Des drapeaux ukrainiens flottent devant les bureaux de la banque russe Gazprombank au Luxembourg ce vendredi. Six policiers, présents avant l’heure du rendez-vous et accompagnés de deux agents de sécurité, invitent les deux premiers manifestants à se déplacer vers le trottoir d’en face. Iryna Nikitina et Sergei Nikitin obéissent et attendent le reste des contestataires. Elle se couvre d’un drapeau bleu et jaune. Lui porte une pancarte noire sur laquelle on peut lire «Wake up now» sous le symbole nucléaire. «Il faut se réveiller maintenant parce qu’après, il sera trop tard», explique-t-il. Le couple est Ukrainien et vit au Luxembourg depuis 11 ans. «Depuis que la guerre a commencé, nous essayons d’être actifs», raconte Iryna Nikitina. «Nous pensons que tout le commerce avec la Russie doit être stoppé, y compris l’achat de gaz, qui finance la guerre.» En manifestant aujourd’hui devant la banque du groupe Gazprom, «nous ne sommes pas là pour faire peur aux gens qui travaillent ici, mais pour leur montrer qu’ils représentent une menace pour l’Ukraine et pour l’Europe en finançant la Russie».
Peu à peu, le groupe s’agrandit. Il se compose bientôt de neuf personnes brandissant leurs pancartes face à la banque, dans une ambiance calme et pacifique. Parmi elles, Valeria Pasternak. «Ce n’est pas une guerre, c’est du terrorisme, un génocide», dénonce l’Ukrainienne qui vit à la frontière allemande depuis 15 ans. Elle qualifie Vladimir Poutine de maniaque. «D’autres dirigeants auraient réagi aux sanctions économiques en place, lui non. C’est pour cela qu’il faut faire le maximum».
Un avis que partage une autre Valeria (elle ne souhaite pas communiquer son nom complet). Elle aussi s’est entourée d’un drapeau d’Ukraine, son pays d’origine, qu’elle a quitté pour le Luxembourg il y a cinq ans. «Toute ma famille vit à Kyiv. Chaque matin, je me demande s’ils sont en vie».
Jouer sur la finance
«S’il y a bien un secteur sur lequel il peut mettre la pression, c’est la finance», déclare-t-elle. «Il y a encore plein de capitaux russes ici, des comptes d’oligarques proches de Poutine». Faisant de Gazprombank un «portefeuille de la guerre».
L’établissement installé en 2013 au Luxembourg se définit sur son site comme «filiale à 100% de Gazprombank, la troisième plus grande institution financière en Russie». Elle emploie une centaine de personnes au Grand-Duché. Leurs emplois, «je pense que c’est un petit prix à payer, surtout en connaissant le système de chômage, par rapport à la guerre en Ukraine», estime Valeria.
Vous vivez dans le confort et la sécurité européenne, n’ayez pas peur.

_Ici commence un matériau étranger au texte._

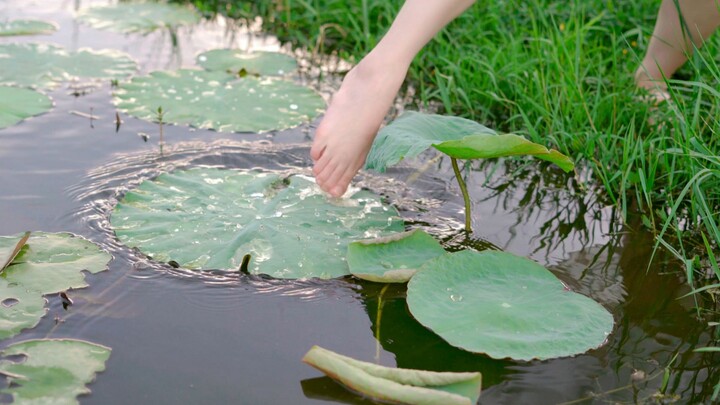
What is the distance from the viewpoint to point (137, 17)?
2998 millimetres

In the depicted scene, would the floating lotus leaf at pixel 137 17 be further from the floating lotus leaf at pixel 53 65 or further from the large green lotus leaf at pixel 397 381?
the large green lotus leaf at pixel 397 381

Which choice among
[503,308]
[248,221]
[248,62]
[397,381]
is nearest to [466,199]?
[503,308]

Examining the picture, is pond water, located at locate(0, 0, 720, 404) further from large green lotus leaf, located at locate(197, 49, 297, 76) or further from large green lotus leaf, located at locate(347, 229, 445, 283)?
large green lotus leaf, located at locate(197, 49, 297, 76)

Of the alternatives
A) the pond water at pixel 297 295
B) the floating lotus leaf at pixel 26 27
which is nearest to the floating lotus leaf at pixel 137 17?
the floating lotus leaf at pixel 26 27

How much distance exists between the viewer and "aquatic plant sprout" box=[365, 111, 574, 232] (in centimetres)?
147

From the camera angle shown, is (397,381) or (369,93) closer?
(397,381)

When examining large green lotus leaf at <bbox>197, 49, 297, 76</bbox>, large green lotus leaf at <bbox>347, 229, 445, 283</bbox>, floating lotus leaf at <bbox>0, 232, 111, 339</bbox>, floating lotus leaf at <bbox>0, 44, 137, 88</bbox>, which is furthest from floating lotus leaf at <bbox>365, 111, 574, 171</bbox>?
floating lotus leaf at <bbox>0, 44, 137, 88</bbox>

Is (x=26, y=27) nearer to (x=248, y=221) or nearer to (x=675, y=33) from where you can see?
(x=248, y=221)

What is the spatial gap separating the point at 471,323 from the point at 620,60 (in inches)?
60.9

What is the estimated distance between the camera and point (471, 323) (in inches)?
52.5

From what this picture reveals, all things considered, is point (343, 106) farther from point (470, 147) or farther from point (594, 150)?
point (594, 150)

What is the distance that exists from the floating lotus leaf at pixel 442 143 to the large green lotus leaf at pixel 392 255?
0.15 m

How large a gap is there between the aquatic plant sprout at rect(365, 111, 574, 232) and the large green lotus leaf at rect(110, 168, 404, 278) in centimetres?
18

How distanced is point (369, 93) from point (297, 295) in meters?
0.48
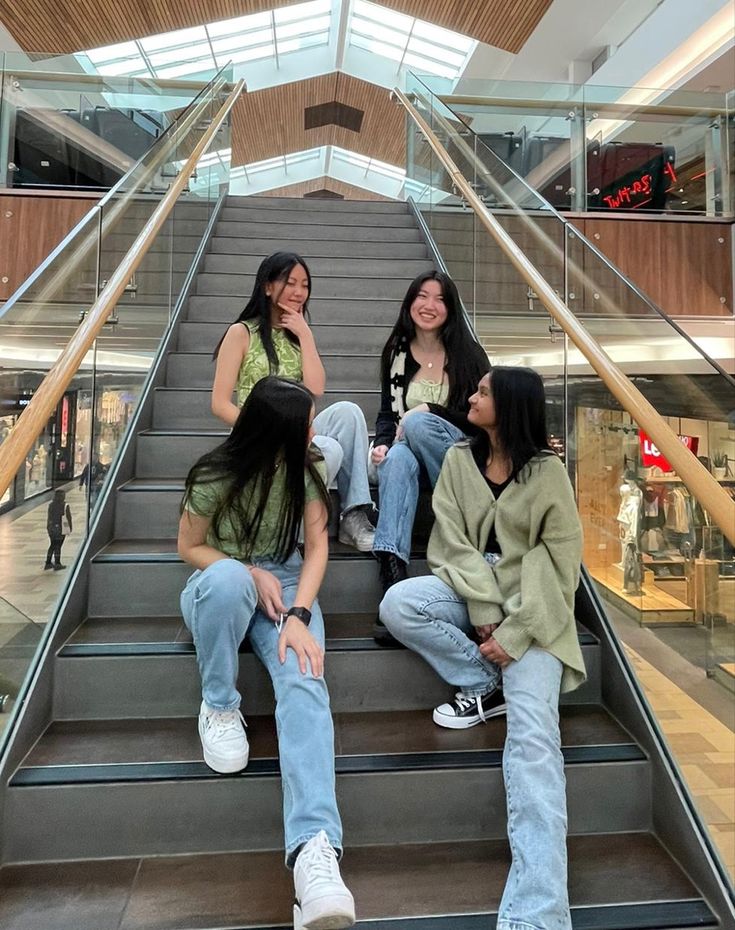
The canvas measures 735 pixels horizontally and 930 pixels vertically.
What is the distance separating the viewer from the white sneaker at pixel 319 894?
42.8 inches

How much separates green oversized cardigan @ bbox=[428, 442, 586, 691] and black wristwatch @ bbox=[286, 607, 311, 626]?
0.35 metres

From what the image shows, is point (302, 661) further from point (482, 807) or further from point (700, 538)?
point (700, 538)

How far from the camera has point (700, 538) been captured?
5.06 feet

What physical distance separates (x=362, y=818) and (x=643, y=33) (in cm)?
844

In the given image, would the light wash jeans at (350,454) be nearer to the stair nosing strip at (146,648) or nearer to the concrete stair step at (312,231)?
the stair nosing strip at (146,648)

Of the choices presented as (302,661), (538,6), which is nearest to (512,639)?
(302,661)

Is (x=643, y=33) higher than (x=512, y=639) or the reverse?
higher

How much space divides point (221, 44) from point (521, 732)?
34.1 ft

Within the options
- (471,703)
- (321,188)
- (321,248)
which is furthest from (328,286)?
(321,188)

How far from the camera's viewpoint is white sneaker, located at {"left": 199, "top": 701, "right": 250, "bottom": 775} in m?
1.40

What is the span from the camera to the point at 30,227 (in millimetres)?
4137

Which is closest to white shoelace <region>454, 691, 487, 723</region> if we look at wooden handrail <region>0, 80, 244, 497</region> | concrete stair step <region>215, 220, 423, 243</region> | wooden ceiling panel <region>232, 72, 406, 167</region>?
wooden handrail <region>0, 80, 244, 497</region>

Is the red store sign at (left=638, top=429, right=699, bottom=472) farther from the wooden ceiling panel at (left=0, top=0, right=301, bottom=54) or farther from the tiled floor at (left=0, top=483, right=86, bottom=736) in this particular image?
the wooden ceiling panel at (left=0, top=0, right=301, bottom=54)

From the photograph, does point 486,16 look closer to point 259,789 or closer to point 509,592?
point 509,592
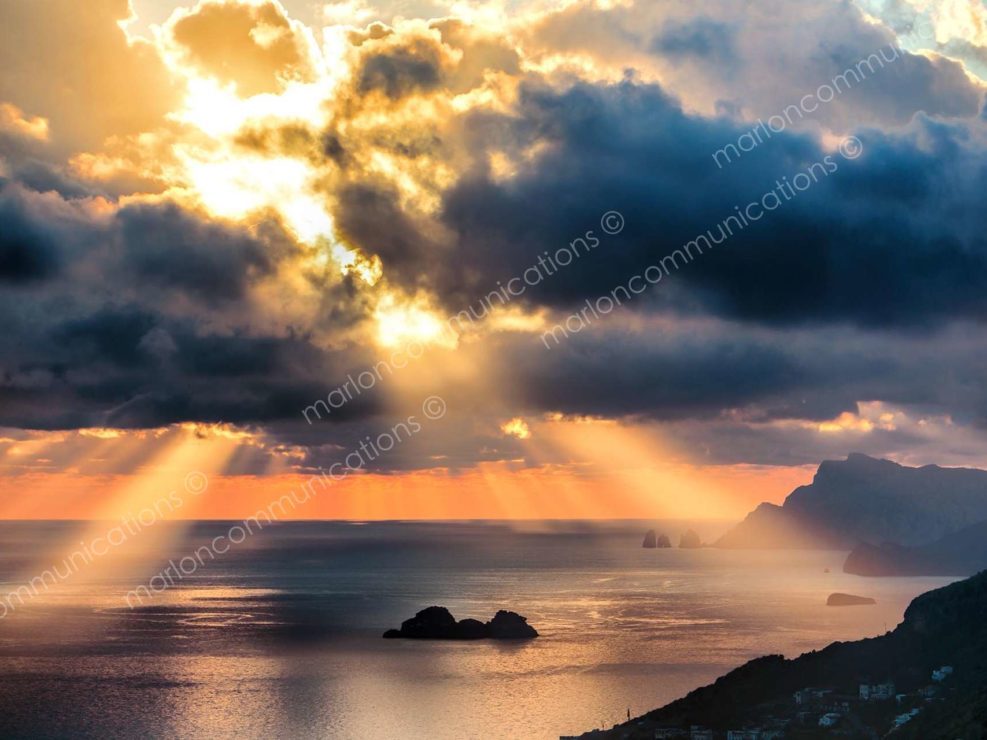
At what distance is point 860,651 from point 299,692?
87.1 m

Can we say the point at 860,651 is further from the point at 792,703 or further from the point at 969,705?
the point at 969,705

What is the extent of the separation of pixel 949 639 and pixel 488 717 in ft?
203

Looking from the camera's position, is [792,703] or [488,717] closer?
[792,703]

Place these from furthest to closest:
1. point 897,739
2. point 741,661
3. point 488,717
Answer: point 741,661
point 488,717
point 897,739

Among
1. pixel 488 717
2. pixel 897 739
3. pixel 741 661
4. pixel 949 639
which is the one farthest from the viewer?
pixel 741 661

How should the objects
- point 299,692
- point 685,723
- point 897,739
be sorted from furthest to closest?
1. point 299,692
2. point 685,723
3. point 897,739

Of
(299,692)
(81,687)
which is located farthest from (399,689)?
(81,687)

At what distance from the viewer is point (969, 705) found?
307ft

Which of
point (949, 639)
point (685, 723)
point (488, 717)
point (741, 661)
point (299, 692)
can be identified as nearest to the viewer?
point (685, 723)

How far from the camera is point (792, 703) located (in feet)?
346

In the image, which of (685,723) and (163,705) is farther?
(163,705)

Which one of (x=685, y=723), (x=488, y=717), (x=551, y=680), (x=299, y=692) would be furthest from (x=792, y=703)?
(x=299, y=692)

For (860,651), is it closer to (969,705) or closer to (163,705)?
(969,705)

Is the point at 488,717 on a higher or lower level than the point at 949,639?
lower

Si la banque ne fait pas partie par l’Union européenne,
Un ultimatum, sans retour
La manifestation, qui a duré de 11h à 13h, aura rassemblé une vingtaine de personnes selon l’organisateur, Mark Kitchell. Citoyen américain et européen travaillant pour Amazon au Luxembourg, il a également des amis en Ukraine. Avant l’événement, il a adressé une lettre aux dirigeants de la banque. «Je vous appelle à sortir aujourd’hui et parler avec les manifestants. Si votre banque est innocente, vous êtes libres de nous le dire. Si vous faites partie de ces millions de Russes contre la guerre, vous pouvez nous rejoindre. Vous vivez dans le confort et la sécurité européenne, n’ayez pas peur», a-t-il écrit. Mais personne n’est descendu. «Je ne suis pas surpris. Je pense que nous avons fait valoir notre point de vue. L’action était principalement symbolique, je sais qu’ils ne vont pas fermer la banque ce soir». Il se dit satisfait de la façon dont les choses se sont déroulées avec la ville qui lui a accordé son permis de manifester. Contactée, la banque n’a pas répondu à Paperjam.